Абхаз изогнул бровь в раздумьях, уныло смотрит.
– Больше ничего? Только перетереть? Ты уверен, Пеппе?
Хосе молчит. Он дважды не повторяет. Но почему-то, когда дело касается Африканца, все переспрашивают его дважды.
Абхазы в баре покупают у Африканца тибетскую дурь, да и остальные парни из Латинского района ничего личного против него не имеют, порой даже сдержанно кивают ему при встрече у пирсов – врага нужно уважать. Но все же из-за Хосе Африканец для них как гнойный нарыв на жопе. Выдавить больно – русские дадут сдачи, но и оставить как есть нельзя.

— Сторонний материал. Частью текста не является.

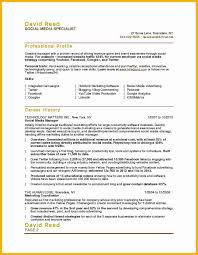Ideas Of Cover Letter Library Technician Resume Library Technician
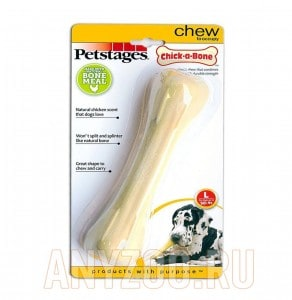 Petstages Chick-A-Bone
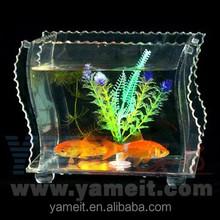 Modern Style Acrylic fish tank ornaments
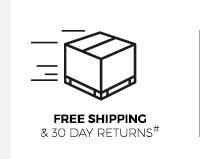 Free Shipping and 30 Day Returns#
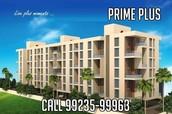 Prime Plus Pimple Saudagar Pune Is A Betterexcellent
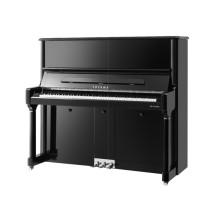 قیمت خرید فروش پیانو آکوستیک تویاما Toyama TL-132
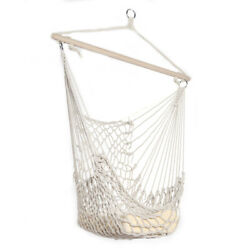 Cotton Hanging Rope Hammock Chair Swing Round Indoor Outdoor Home Garden Patio $36.99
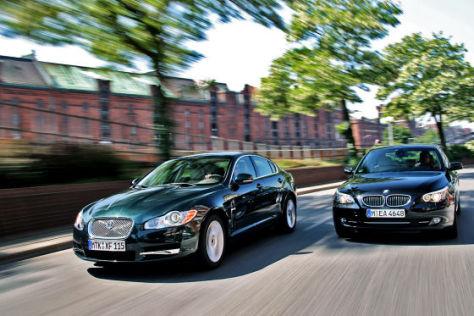 BMW 535d / Jaguar XF 3.0 V6 Diesel S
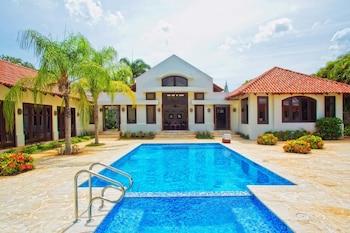 Picture of Villa Estrella by Casa de Campo Resort & Villas in La Romana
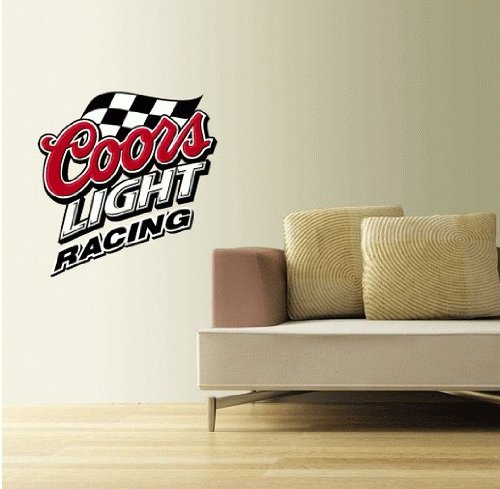 "Coors Light Racing Wall Decal Sticker 22"" x 22"""
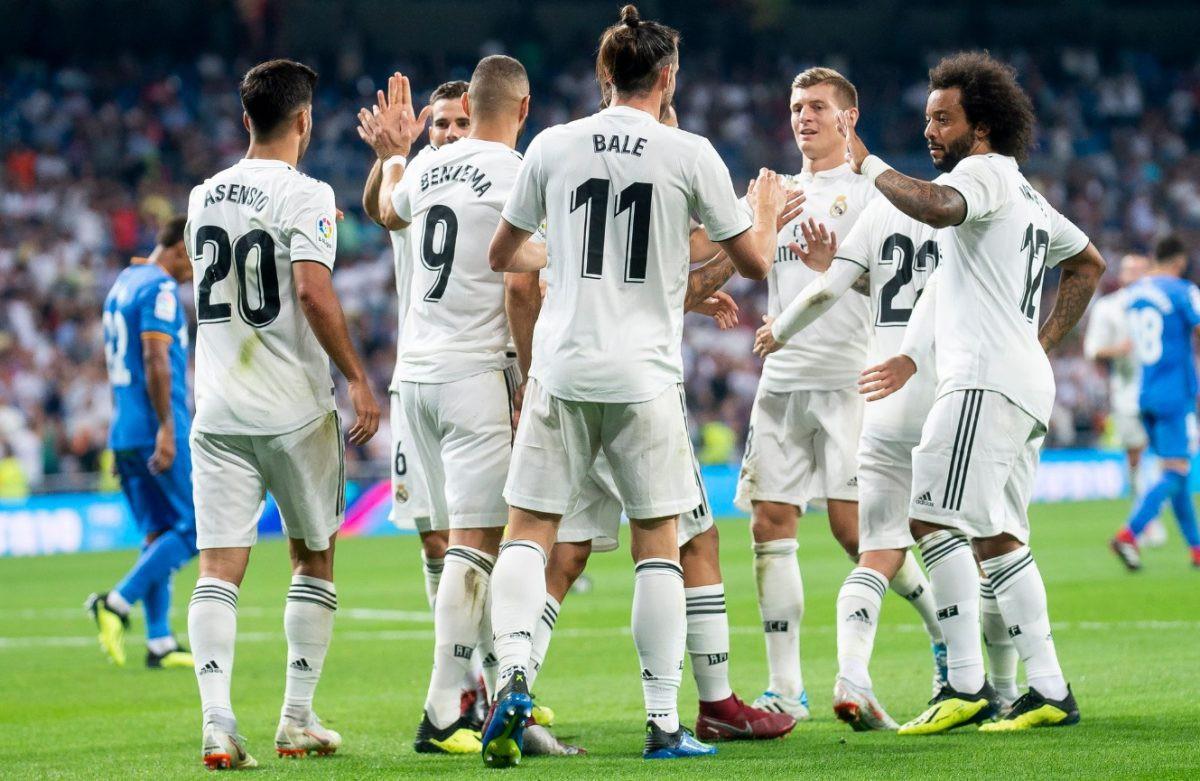 Kỷ lục đợi Real Madrid san phẳng và những thống kê thú vị trận gặp AS Roma - Ảnh 6.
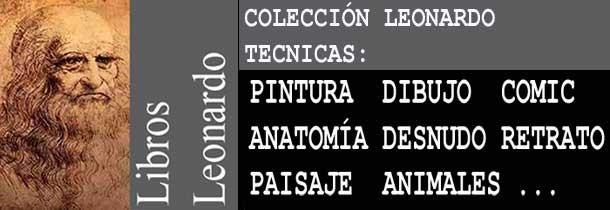 Colección LEONARDO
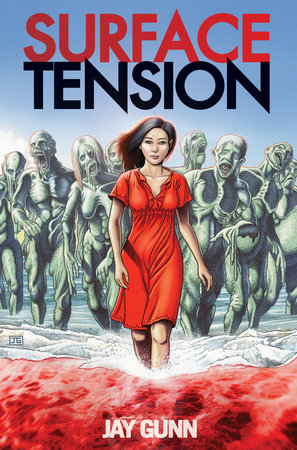 Surface Tension by Jay Gunn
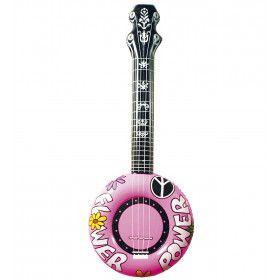 Opblaasbare Banjo 100 Centimeter Roze Flower Power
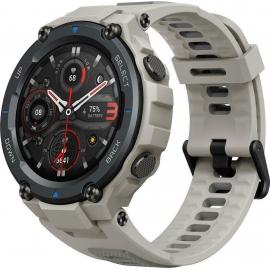 Amazfit Smartwatch T-Rex Pro Desert Grey
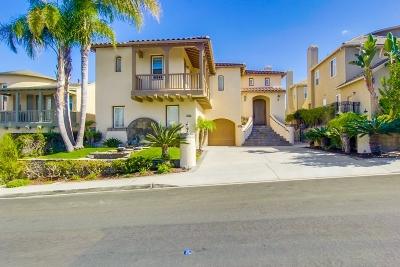 Single Family Home For Sale: 4034 Via Cangrejo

Хосе когда-то был неплохим парнем – смешливым, как мелкий бес. Отжимал мобилы в городе, за чертой квартала 20/20, был обычный уличный салага, пока не грабанул квартиру русского ублюдка. Тогда он встрял жестко. Русские его поломали. Если у души есть жилы, то они самые и порвались у парня. Он месяц гнил в больничке. Еще месяц, когда отрезали руку, лез на стену, едва не выбросился из окна. Жилы души срослись буграми, от безобразных шрамов уже не избавиться – все видят и все отводят глаза от его культи. Но однажды он просто пришел в костел в сопровождении четырех лобастых полудурков с кастетами и ножами, своих корешей с детства. Да так и ходит с ними по сей день – охотится на Федьку Африканца. Хосе стал жить дальше. Потому что понял как. Кровный враг – оказывается, вот что надо, чтобы продолжить дышать.
Не Африканец раздробил Хосе правую руку битой. Не он добивал его товарища на апрельском снегу. Но он все же был среди тех русских, что били без жалости и меры. Долбаная шмаль да ящик паленого виски и сгнившая от гангрены, оттяпанная рука – на чаше космических весов это неравновесные вещи. Цена за проступок слишком высока. И Хосе сделал выбор. Африканец за все ответит рано или поздно. Сильный кусок молодого самца, незаслуженно двурукая особь, достойная добыча для щуплого и злого Хосе. Можно душить долго – годами, это и надо для продолжения жизни.